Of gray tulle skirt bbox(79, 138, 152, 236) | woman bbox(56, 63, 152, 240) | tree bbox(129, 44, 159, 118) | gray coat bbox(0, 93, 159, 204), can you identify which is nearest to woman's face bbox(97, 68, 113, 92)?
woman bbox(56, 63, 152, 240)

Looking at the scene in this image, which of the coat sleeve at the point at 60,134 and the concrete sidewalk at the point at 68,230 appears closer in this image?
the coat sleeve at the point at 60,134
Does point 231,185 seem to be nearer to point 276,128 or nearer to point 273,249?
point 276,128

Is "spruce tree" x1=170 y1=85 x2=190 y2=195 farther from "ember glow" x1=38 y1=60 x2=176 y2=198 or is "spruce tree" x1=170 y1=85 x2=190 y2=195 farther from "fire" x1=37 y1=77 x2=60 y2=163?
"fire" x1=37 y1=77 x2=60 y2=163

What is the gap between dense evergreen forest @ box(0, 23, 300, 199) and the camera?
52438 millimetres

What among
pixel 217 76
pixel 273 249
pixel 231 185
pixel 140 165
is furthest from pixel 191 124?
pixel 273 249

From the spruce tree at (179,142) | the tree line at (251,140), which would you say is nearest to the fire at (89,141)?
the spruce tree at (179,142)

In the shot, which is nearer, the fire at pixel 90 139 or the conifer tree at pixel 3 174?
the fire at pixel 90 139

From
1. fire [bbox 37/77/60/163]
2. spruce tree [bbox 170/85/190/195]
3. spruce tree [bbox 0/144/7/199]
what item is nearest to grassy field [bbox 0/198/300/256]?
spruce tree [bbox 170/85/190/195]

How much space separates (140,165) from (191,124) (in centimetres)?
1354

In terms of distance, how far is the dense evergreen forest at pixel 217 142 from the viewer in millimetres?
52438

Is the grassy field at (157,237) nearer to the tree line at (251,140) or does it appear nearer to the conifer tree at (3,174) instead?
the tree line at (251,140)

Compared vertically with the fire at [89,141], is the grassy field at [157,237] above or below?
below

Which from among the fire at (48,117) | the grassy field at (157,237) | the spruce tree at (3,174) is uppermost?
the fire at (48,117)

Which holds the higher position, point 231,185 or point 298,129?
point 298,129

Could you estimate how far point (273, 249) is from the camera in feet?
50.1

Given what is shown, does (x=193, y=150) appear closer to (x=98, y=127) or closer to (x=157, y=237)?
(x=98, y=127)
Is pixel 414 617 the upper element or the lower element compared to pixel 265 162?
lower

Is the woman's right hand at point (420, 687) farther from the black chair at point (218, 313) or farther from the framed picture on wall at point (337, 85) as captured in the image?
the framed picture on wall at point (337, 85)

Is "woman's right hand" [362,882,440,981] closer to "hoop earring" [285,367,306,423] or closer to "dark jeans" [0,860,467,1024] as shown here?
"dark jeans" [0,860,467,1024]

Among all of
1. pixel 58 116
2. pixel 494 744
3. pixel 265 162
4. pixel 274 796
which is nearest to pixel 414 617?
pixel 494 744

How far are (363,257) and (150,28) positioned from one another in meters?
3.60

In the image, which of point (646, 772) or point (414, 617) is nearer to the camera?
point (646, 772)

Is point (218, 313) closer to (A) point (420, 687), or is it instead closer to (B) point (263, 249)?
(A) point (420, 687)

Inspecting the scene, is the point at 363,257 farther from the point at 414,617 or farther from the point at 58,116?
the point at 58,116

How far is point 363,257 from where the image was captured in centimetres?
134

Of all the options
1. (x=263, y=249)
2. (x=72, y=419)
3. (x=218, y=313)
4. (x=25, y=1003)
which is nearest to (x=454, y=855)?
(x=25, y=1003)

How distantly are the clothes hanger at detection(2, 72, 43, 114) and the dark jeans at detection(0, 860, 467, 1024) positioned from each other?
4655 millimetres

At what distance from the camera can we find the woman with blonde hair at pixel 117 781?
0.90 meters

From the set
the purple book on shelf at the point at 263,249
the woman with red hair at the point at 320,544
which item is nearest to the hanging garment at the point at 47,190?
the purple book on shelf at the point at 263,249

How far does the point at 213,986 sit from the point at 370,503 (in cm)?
━━━━━━━━━━
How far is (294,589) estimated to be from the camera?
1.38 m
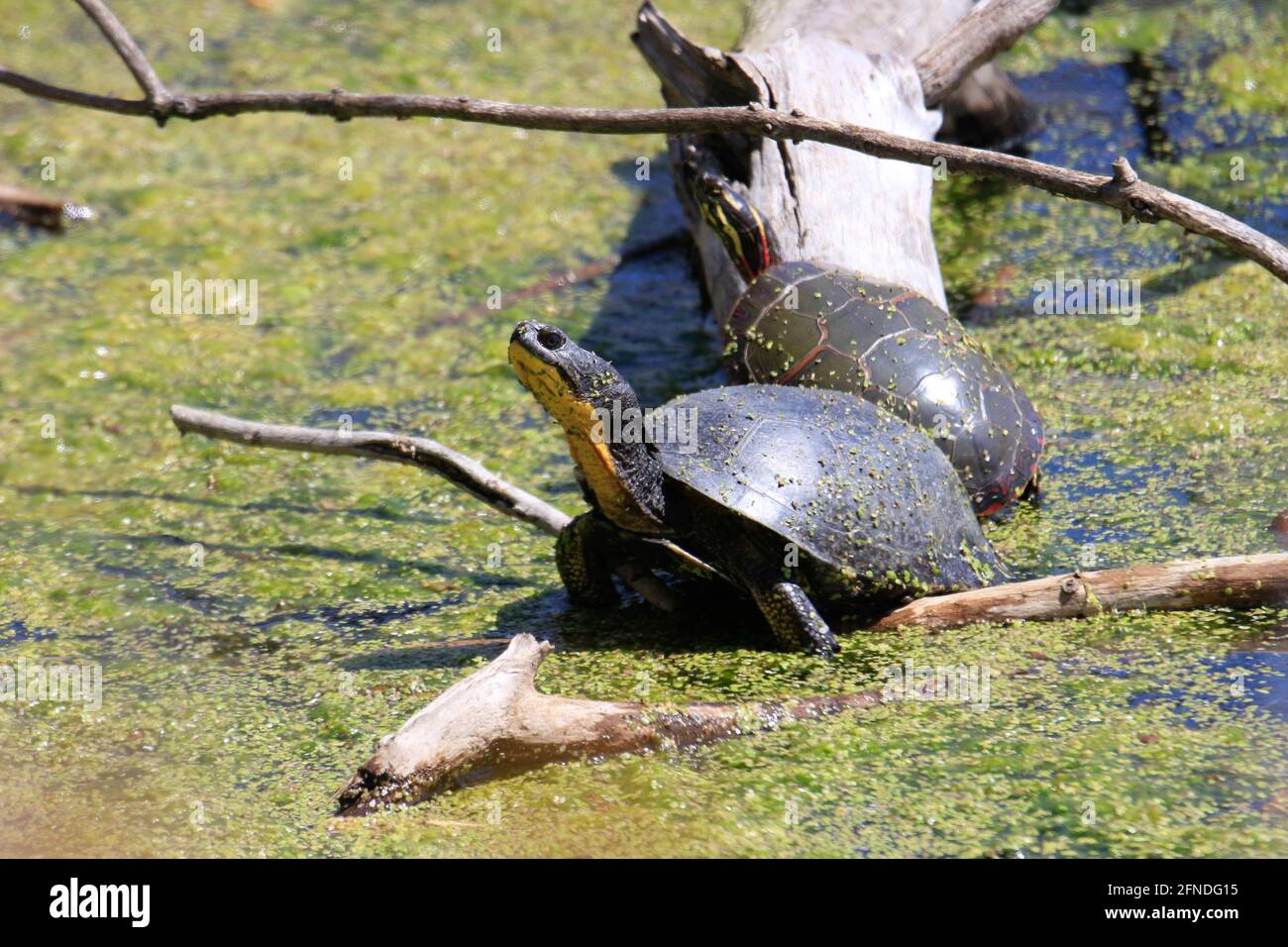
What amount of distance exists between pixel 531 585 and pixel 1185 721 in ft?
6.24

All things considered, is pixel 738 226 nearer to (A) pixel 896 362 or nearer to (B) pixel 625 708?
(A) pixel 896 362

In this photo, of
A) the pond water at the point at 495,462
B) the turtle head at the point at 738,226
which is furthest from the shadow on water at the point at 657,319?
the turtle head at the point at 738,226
━━━━━━━━━━
Give the material from the line containing "How distantly are" up to and including the line containing "How far does" as a Markdown table with the columns Row and Line. Number each row and leave out blank lines.

| Row | Line |
|---|---|
| 1 | How distantly are the clothes hanger at detection(2, 72, 43, 114) and the dark jeans at detection(0, 860, 467, 1024) positioned from each other? |
| 2 | 4655 millimetres |
| 3 | At what distance from the camera can we find the woman with blonde hair at pixel 117 781? |
| 4 | 0.90 meters |
| 5 | From the set |
| 6 | the purple book on shelf at the point at 263,249 |
| 7 | the woman with red hair at the point at 320,544 |
| 8 | which item is nearest to the hanging garment at the point at 47,190? |
| 9 | the purple book on shelf at the point at 263,249 |
| 10 | How far does the point at 213,986 sit from the point at 370,503 (in cm)? |